Monday, October 7, 2013

not a happy camper

I need to get this blogging absence stuff under control...or under a schedule. I like schedules...and belly rubs.
Okay...belly rubs, not so much. Hmmm...treats? Yeah! I do like treats. I'll admit, this is a happy camper picture...but because I'm annoying like that, I like to throw people off. Actually, I just realized that the 4 of you reading this (myself included...twice) don't care. You'd rather I just get to the point. But if I did that, this post would end up being two sentences long.

I'm really not a happy camper. I've fallen 3 times in the past 2 weeks...and the paramedics had to come twice. I think that they have a special service or whatever that just helps people get off the floor. Maybe I should put that on speed dial. And it's an ingenious idea...because this has happened to me at least four times. That would be at least $200 of the government's hard earned money (since I have to pay at least $50 per ambulance call)! But in today's society, would it really be hard earned? I don't do politics and government stuff, so I digress...

Records supplied:
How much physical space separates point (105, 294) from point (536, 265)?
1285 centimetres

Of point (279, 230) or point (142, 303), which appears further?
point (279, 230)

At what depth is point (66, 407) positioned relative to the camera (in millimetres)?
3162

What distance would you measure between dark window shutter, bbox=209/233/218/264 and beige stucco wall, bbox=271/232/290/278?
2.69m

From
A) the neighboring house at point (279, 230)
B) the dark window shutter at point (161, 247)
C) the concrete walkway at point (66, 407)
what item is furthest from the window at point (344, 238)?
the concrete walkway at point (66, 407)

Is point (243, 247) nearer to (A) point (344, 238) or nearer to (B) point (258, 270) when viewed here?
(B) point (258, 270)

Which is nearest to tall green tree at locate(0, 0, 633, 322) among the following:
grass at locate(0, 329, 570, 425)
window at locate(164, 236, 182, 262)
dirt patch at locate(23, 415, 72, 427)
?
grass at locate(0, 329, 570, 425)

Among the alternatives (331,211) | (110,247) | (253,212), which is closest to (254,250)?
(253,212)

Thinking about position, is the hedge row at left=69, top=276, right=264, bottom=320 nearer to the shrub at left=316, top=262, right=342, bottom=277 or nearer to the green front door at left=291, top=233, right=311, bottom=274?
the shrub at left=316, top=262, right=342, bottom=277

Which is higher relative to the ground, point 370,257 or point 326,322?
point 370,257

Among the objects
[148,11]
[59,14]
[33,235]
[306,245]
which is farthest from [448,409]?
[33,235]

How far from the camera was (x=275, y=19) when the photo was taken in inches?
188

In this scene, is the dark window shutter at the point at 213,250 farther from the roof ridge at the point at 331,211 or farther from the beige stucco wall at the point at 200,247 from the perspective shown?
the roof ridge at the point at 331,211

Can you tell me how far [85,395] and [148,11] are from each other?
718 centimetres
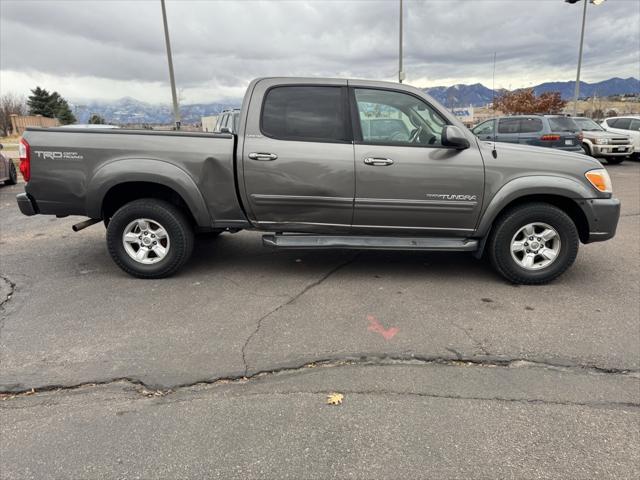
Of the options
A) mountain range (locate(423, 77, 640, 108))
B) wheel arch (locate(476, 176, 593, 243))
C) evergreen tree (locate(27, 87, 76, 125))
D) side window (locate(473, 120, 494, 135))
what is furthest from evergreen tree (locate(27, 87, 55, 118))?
wheel arch (locate(476, 176, 593, 243))

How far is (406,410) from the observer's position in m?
2.63

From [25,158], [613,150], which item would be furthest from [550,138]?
[25,158]

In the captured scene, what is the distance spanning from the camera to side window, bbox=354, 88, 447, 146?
440 centimetres

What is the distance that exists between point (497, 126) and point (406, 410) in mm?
13709

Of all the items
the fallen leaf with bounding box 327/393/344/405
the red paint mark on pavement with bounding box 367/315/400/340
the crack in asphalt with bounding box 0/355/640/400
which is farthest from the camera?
the red paint mark on pavement with bounding box 367/315/400/340

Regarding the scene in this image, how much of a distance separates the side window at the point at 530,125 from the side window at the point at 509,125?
127 millimetres

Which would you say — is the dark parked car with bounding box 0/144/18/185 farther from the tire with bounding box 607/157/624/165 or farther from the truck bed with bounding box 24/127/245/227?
the tire with bounding box 607/157/624/165

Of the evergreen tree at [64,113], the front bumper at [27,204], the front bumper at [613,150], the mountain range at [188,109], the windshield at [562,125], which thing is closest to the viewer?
the front bumper at [27,204]

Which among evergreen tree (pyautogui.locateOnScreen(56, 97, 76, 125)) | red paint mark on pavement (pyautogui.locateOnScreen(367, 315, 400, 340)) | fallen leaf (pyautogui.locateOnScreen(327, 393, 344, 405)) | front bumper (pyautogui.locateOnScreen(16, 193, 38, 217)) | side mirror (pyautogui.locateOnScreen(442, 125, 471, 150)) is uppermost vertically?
evergreen tree (pyautogui.locateOnScreen(56, 97, 76, 125))

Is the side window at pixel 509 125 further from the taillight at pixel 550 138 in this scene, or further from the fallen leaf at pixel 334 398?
the fallen leaf at pixel 334 398

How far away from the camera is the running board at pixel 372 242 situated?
14.7ft

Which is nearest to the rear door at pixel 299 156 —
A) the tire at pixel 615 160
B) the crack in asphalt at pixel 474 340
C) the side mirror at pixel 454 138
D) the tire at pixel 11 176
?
the side mirror at pixel 454 138

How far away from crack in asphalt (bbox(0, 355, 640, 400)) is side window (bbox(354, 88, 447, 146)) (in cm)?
212

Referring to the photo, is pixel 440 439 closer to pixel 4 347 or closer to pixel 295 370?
pixel 295 370
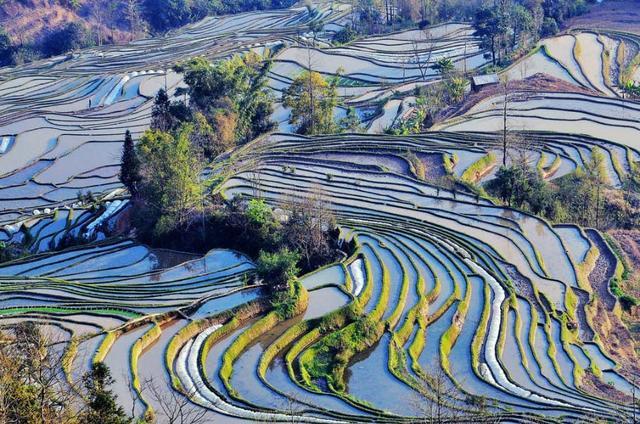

Explore the material:
a: Answer these questions about the blog post:
(i) After backing off from "belly rubs," what does the writer say they do like?
(ii) How many times has the writer fallen in the past 2 weeks?
(iii) How much does the writer say they have to pay per ambulance call?
b: Write a continuation of the blog post, beginning right after its last sentence.

Expected results:
a:
(i) Treats.
(ii) 3 times.
(iii) At least $50.

b:
I was really going somewhere with this falling thing, but, if you haven't learned by now, you have to be patient with me -- I will eventually meander back to the topic at hand. Since falling (or, as I like to call it: 'body checking the pavement') has become a more frequent occurrence these days, we (my family & I) have agreed that it would be a good idea to use my walker full time. That's like one of the last pieces of my independence! I always say 'at least I can still walk'. How long until that's not true anymore? And after that lovely day, the challenges still continue! I'm sorry to be such a whiny baby...well, maybe I'm not. We all face challenges and limitations. I'm not saying mine are worse than other people's...I'm not wishing for a different set of circumstances (although, if God were to decide to heal me, that'd be cool)...or even a different life; all I'm saying is that this bites! It reminds me that no one really has any idea what the hell I actually HAVE...and so therefore it could be fatal...it could be curable...it could be treated completely differently than it is right now...who knows? Yes, I know God does...but it's going to be a few days until that brings me any comfort.